Dia juga menyebut telah mengajukan permohonan penundaan eksekusi berdasarkan Pasal 195 ayat (6) HIR, yang memberi wewenang Ketua PN untuk menunda pelaksanaan eksekusi bila masih ada perlawanan hukum.
Dikonfirmasi terpisah, Humas PN Bojonegoro Hakim Hario Purwohantoro menegaskan bahwa eksekusi telah sesuai prosedur dan sah secara hukum.
“Terkait Pasal 195 ayat (6) HIR itu mengatur derden verzet atau perlawanan pihak ketiga. Sedangkan yang dilakukan tereksekusi adalah partij verzet, diatur dalam Pasal 207 HIR. Terlebih perkara ini sudah berkekuatan hukum tetap dan sudah ada pemenang lelang atas objek eksekusi,” katanya.
Sementara itu, pemohon eksekusi Bachroin, asal Mojokerto, mengaku sebenarnya tidak menginginkan kasus ini berakhir dengan pengosongan rumah.
“Saya sebetulnya tidak ingin seperti ini, tetapi terpaksa. Sebagai tergugat saya menang sampai tingkat Peninjauan Kembali (PK) dan sudah inkracht,” ujarnya.

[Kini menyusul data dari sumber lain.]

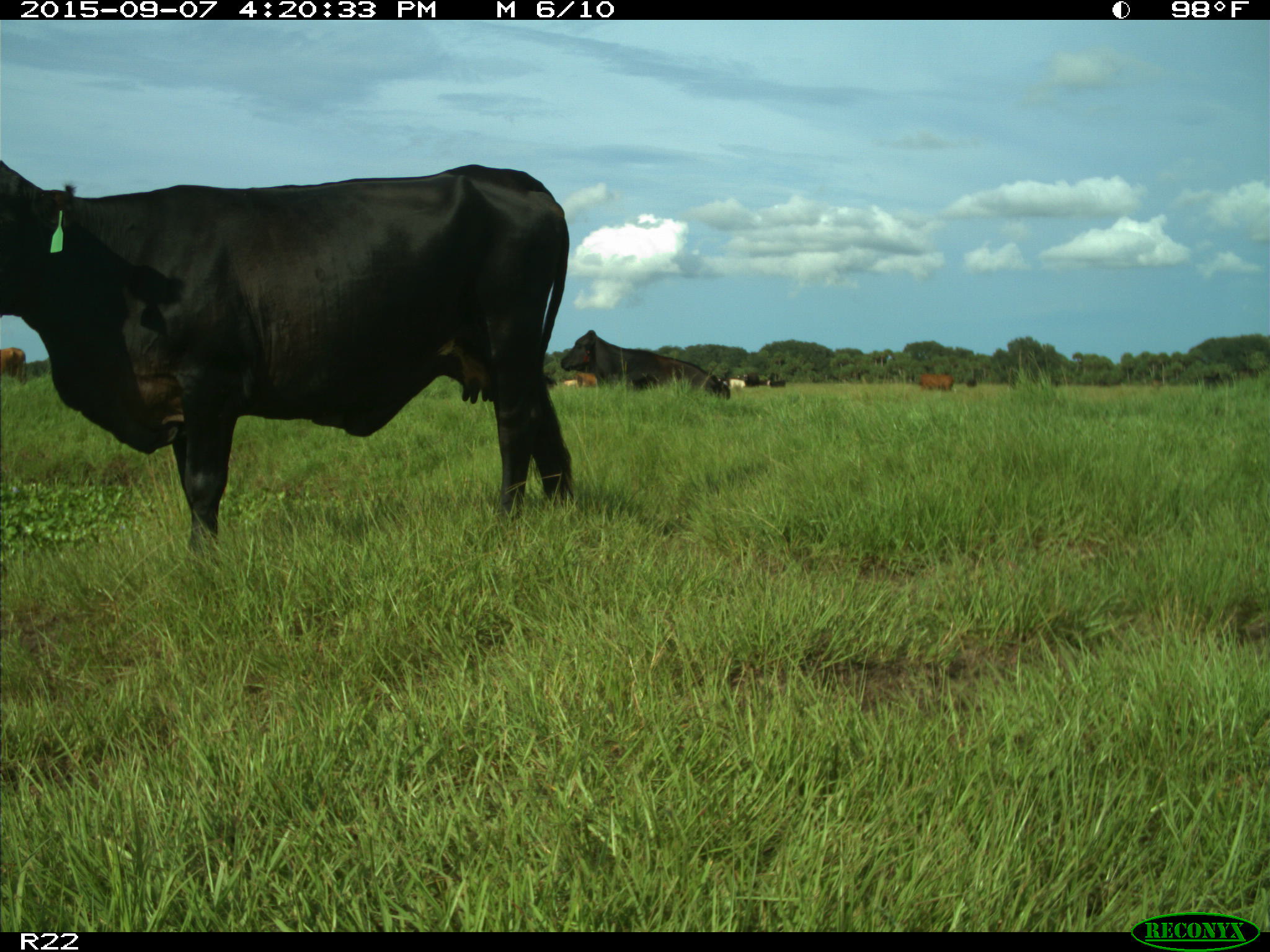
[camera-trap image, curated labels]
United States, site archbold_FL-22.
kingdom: Animalia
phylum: Chordata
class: Mammalia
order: Artiodactyla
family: Bovidae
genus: Bos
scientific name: Bos taurus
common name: domestic cow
Bos taurus (domestic cow).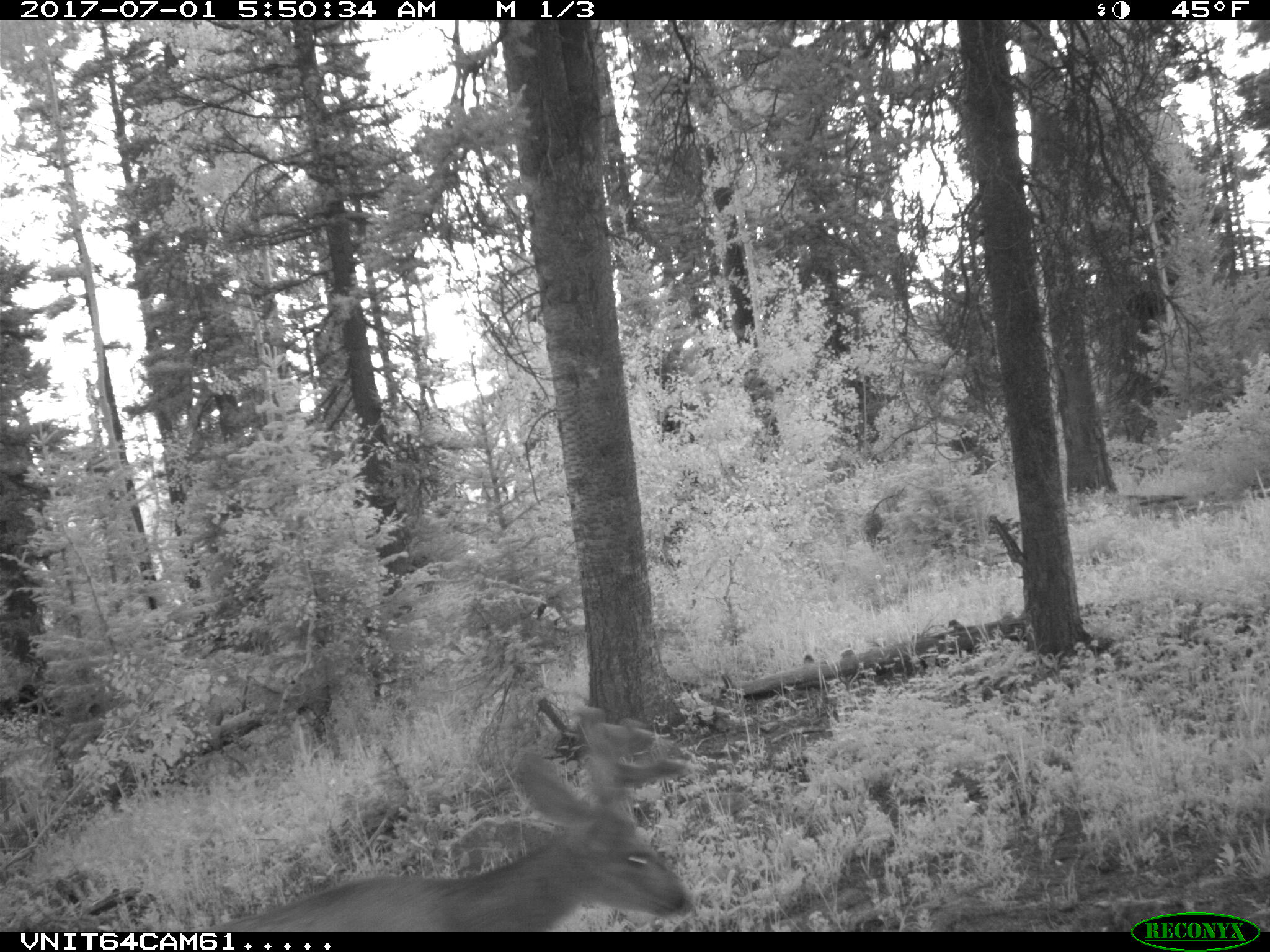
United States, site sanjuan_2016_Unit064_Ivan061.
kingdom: Animalia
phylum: Chordata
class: Mammalia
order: Artiodactyla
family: Cervidae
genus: Odocoileus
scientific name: Odocoileus hemionus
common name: mule deer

Sengketa ini berawal dari kerja sama bisnis tambang pasir antara Rita Ariana dan Sa’dullah, yang juga Panitera Pengganti PN Bojonegoro.
Sa’dullah menginvestasikan dana Rp250 juta dengan perjanjian keuntungan Rp5 juta per bulan. Namun, bisnis tersebut gagal, dan Rita tidak mampu mengembalikan modal.
Sebagai jaminan, Rita menyerahkan sertifikat tanah seluas 595 meter persegi tanpa perjanjian tertulis. Sa’dullah kemudian menggugat ke pengadilan pada 2018 dan memenangkan perkara tersebut.
Dalam putusan, Rita dinyatakan wanprestasi dan diwajibkan mengembalikan dana Rp250 juta. Sertifikat tanah kemudian dilelang melalui KPKNL, dan objek tersebut dimenangkan oleh Bachroin, yang kini menjadi pemilik sah berdasarkan SHM Nomor 702 Tahun 2025.
Kuasa hukum Rita, Moch Ichwan, menilai proses lelang tersebut janggal dan cacat hukum.
“Bagaimana bisa tanpa tanda tangan pemilik sertifikat bisa beralih nama dan dilelang begitu saja. Seharusnya pengadilan mengevaluasi perkara ini sejak awal, apalagi yang bersengketa adalah pegawainya sendiri,” kata Ichwan.